(Questions about scenes shown in images)
━━━━━━━━━━━━━━━━━━━━

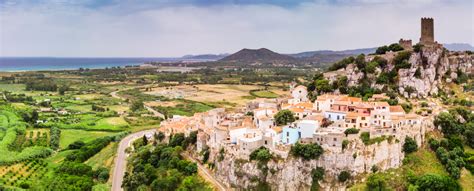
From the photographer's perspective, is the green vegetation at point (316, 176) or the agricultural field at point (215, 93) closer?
the green vegetation at point (316, 176)

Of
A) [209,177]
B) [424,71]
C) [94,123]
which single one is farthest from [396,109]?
[94,123]

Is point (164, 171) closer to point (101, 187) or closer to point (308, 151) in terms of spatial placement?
point (101, 187)

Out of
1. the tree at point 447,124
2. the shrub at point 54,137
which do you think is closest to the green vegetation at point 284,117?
the tree at point 447,124

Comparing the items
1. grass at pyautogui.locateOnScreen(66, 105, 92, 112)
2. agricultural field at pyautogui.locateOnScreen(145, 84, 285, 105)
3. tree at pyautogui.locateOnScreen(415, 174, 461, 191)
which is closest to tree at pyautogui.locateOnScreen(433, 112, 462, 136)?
tree at pyautogui.locateOnScreen(415, 174, 461, 191)

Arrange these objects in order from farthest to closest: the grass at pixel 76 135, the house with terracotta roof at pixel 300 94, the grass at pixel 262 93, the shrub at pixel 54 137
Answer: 1. the grass at pixel 262 93
2. the grass at pixel 76 135
3. the shrub at pixel 54 137
4. the house with terracotta roof at pixel 300 94

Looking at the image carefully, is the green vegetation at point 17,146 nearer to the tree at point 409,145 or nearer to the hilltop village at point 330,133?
the hilltop village at point 330,133

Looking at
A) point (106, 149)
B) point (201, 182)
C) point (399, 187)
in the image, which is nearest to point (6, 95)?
point (106, 149)

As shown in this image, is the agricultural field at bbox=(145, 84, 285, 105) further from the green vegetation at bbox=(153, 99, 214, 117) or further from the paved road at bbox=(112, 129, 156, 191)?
the paved road at bbox=(112, 129, 156, 191)
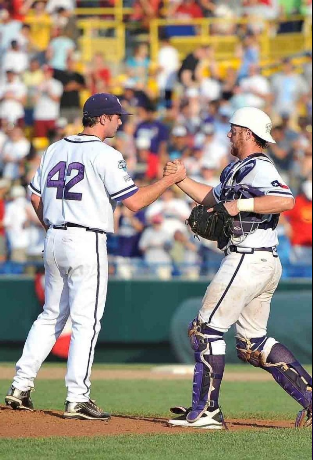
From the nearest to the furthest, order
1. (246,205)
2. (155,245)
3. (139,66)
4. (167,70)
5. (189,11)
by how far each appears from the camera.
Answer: (246,205) < (155,245) < (167,70) < (139,66) < (189,11)

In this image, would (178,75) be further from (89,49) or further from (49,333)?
(49,333)

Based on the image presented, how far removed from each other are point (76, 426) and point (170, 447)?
3.21 feet

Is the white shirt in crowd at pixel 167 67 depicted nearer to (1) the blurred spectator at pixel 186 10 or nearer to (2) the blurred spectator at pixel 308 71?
(1) the blurred spectator at pixel 186 10

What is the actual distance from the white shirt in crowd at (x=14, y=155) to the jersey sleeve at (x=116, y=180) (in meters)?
10.2

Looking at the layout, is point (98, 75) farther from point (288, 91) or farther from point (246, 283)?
point (246, 283)

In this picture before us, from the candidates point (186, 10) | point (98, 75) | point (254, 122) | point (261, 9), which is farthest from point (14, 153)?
point (254, 122)

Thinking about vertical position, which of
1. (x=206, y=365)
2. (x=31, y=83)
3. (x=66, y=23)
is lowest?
(x=206, y=365)

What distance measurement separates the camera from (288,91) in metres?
17.5

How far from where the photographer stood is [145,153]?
656 inches

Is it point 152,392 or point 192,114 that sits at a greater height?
point 192,114

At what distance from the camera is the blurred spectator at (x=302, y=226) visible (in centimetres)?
1396

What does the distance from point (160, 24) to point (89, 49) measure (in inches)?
→ 63.4

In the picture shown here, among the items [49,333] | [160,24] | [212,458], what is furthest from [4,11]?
[212,458]

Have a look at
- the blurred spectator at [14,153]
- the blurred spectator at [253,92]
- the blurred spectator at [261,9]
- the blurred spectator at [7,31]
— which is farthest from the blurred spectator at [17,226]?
the blurred spectator at [261,9]
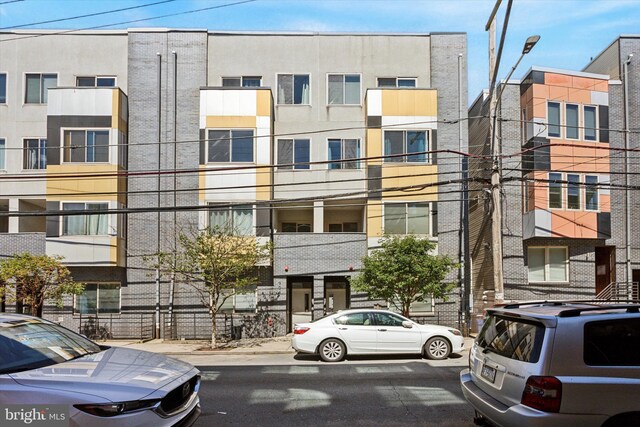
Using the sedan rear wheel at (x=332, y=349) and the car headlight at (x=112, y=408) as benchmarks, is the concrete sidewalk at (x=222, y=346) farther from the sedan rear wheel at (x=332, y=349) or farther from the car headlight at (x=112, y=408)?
the car headlight at (x=112, y=408)

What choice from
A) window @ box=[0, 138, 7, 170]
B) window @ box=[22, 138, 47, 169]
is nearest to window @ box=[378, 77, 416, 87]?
window @ box=[22, 138, 47, 169]

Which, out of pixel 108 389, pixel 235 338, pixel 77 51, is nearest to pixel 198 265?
pixel 235 338

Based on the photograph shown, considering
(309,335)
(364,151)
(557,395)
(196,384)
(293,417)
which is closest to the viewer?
(557,395)

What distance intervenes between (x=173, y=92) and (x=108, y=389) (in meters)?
19.9

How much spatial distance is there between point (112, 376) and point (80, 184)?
18.5 m

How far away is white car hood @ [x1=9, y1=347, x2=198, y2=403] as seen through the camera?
4.64 metres

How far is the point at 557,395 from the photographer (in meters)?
5.19

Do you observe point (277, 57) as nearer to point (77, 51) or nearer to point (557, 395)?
point (77, 51)

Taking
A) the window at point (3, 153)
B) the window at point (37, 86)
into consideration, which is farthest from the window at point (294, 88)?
the window at point (3, 153)

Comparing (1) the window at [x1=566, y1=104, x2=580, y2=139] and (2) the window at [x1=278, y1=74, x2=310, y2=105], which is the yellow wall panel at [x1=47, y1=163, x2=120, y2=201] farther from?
(1) the window at [x1=566, y1=104, x2=580, y2=139]

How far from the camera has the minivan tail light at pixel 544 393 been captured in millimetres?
5195

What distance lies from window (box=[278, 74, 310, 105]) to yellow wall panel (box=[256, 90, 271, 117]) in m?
1.38

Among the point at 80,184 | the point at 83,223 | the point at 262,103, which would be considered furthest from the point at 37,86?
the point at 262,103

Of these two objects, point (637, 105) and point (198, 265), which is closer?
point (198, 265)
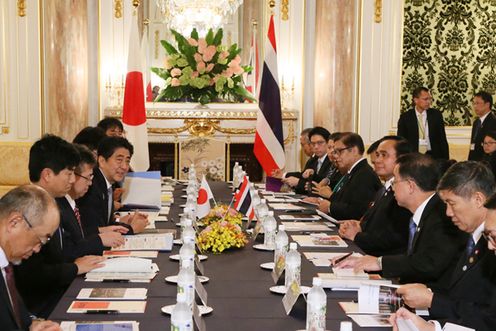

━━━━━━━━━━━━━━━━━━━━

» What the exercise asks:
Render the portion of the rows that opens with the line containing "How much spatial" and runs through the final row as a JSON list of strings, one string per line, with blank lines omitted. Leave the pictures out of the answer.

» Exercise response:
[
  "How much spatial distance is there between point (112, 376) and point (80, 184)?",
  "18.5 m",
  "How far away is white car hood @ [x1=9, y1=347, x2=198, y2=403] as seen through the camera?",
  "4.64 metres",
  "How far is the point at 557,395 from the photographer (in meters)?",
  "5.19",
  "Do you observe point (277, 57) as nearer to point (77, 51) or nearer to point (557, 395)?",
  "point (77, 51)",
  "Taking",
  "A) the window at point (3, 153)",
  "B) the window at point (37, 86)",
  "into consideration, which is farthest from the window at point (294, 88)?",
  "the window at point (3, 153)",
  "Comparing (1) the window at [x1=566, y1=104, x2=580, y2=139] and (2) the window at [x1=278, y1=74, x2=310, y2=105], which is the yellow wall panel at [x1=47, y1=163, x2=120, y2=201] farther from?",
  "(1) the window at [x1=566, y1=104, x2=580, y2=139]",
  "How far from the camera has the minivan tail light at pixel 544 393 been captured in millimetres?",
  "5195",
  "What distance lies from window (box=[278, 74, 310, 105]) to yellow wall panel (box=[256, 90, 271, 117]) in m?",
  "1.38",
  "Among the point at 80,184 | the point at 83,223 | the point at 262,103, which would be considered furthest from the point at 37,86?",
  "the point at 262,103",
  "Of these two objects, point (637, 105) and point (198, 265), which is closer?",
  "point (198, 265)"
]